Some records:
----
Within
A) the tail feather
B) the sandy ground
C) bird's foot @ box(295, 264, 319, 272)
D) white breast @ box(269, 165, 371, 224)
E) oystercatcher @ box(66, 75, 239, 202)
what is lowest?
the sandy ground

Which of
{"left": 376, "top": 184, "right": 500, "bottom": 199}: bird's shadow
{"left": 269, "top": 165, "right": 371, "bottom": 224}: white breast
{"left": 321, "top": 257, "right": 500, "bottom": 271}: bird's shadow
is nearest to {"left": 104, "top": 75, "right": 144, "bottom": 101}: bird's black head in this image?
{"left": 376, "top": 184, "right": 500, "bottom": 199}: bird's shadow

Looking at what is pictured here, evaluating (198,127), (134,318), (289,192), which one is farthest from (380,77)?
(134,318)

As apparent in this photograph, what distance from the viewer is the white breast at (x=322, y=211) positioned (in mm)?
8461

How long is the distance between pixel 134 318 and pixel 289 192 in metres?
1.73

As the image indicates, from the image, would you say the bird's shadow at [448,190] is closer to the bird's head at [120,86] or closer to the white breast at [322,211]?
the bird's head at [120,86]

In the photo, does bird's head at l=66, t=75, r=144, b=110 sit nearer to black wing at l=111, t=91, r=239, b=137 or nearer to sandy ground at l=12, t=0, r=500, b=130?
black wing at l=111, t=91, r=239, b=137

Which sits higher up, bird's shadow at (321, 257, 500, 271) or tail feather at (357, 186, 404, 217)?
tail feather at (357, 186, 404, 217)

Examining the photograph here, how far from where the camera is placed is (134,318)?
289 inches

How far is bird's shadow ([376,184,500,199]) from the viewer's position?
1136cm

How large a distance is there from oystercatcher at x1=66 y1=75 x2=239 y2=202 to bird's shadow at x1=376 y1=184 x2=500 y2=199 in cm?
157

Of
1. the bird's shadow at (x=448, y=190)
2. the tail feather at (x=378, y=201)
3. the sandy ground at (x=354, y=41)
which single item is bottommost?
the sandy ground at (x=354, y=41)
----
YOUR TASK: Starting with the line that contains "How far is bird's" and going on through the end of the records, rename "bird's shadow" to "cast shadow" and reproduce those lines with nothing else altered.

THE RESULT:
How far is cast shadow ([376,184,500,199]) from the viewer's position?
1136cm

How large a distance is there from oystercatcher at x1=66 y1=75 x2=239 y2=202 to cast shadow at x1=376 y1=184 x2=500 y2=199 in cm?
157

Of
1. the cast shadow at (x=448, y=190)
2. the tail feather at (x=378, y=201)
3. the sandy ground at (x=354, y=41)
which single item is bottommost?
the sandy ground at (x=354, y=41)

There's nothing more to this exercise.